L’ex Bloc Party che non ne vuole sapere di essere prevedibile. Kele ci mette la faccia, il cognome e sforna l’album della paternità.
La prima cosa che potreste non sapere è che Kele Okereke è l’ex leader dei Bloc Party. La seconda è che prima si chiamava “Kele” e basta. La terza è che, da solista, ha già all’attivo due album: uno del 2010, The Boxer, e uno del 2014, Trick. Opere dimenticabili (mai come le ultime due dei Bloc Party, in ogni caso), ma che gli hanno valso un’inspiegabile credibilità nel granitico mondo del “clubbing”.

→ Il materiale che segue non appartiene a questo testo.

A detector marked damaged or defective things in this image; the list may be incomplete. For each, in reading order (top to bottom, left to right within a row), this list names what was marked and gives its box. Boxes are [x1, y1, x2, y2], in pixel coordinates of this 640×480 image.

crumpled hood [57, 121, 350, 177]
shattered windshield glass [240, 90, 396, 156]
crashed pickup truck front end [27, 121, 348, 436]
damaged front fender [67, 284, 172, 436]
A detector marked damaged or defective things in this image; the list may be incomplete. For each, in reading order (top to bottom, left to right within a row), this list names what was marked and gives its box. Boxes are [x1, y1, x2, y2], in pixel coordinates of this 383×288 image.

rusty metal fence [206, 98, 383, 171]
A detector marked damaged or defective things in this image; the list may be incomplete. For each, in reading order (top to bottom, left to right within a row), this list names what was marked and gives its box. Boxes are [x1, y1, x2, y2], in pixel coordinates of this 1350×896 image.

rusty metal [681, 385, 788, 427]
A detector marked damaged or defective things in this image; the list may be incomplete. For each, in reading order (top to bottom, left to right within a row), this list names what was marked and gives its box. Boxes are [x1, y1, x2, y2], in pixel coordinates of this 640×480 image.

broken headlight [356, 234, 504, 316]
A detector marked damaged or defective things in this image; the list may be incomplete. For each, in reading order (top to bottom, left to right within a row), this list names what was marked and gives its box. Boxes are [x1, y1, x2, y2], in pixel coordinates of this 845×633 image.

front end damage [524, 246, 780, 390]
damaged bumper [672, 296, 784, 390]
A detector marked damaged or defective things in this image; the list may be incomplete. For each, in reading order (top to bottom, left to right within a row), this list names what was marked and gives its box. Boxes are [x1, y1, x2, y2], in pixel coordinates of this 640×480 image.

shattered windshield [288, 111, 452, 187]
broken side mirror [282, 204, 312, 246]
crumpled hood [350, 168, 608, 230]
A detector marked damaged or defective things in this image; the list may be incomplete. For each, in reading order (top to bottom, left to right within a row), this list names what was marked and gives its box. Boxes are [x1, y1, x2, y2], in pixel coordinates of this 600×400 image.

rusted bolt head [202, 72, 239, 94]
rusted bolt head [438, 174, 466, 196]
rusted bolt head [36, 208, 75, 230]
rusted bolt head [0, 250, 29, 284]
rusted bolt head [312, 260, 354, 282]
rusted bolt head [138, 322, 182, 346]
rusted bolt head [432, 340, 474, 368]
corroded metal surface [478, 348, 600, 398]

Chi vira dall’indie rock alla dance, lo fa di solito con grande fatica e non senza ostacoli. Per lui il passaggio è stato fluido, invece; ha abbracciato in un sol colpo dubstep, tech-house e rock elettronico ad alto impatto (come dimenticare quel martello pneumatico di Tenderoni, suo singolo d’esordio). Il tutto tra le braccia dell’etichetta Crosstown Rebels, un’istituzione della “club culture” britannica.
Ora Kele, cittadino inglese nato da genitori nigeriani, sta per pubblicare il terzo disco, e tutto ciò che sapevamo di lui è finito. Il bisogno impellente di aggiungere il cognome deriva dalla sua recente paternità (lo scorso dicembre è nata Savannah, primogenita, “avuta” con il compagno di lunga data).
Come tutti sanno, quando si diventa padri non si va più in disco. Infatti, il singolo Streets Been Talking prende le distanze dai 120 bpm, abbraccia una trama acustica raffinata e va comporre qualcosa che ricorda molto una filastrocca. Una delizia che fa emergere per la prima volta, forse, le sfumature interessanti della sua voce.
Il nuovo album si chiama Fatherland. Un titolo scontato, per un album che non lo sarà per niente. Come non lo è lui, del resto.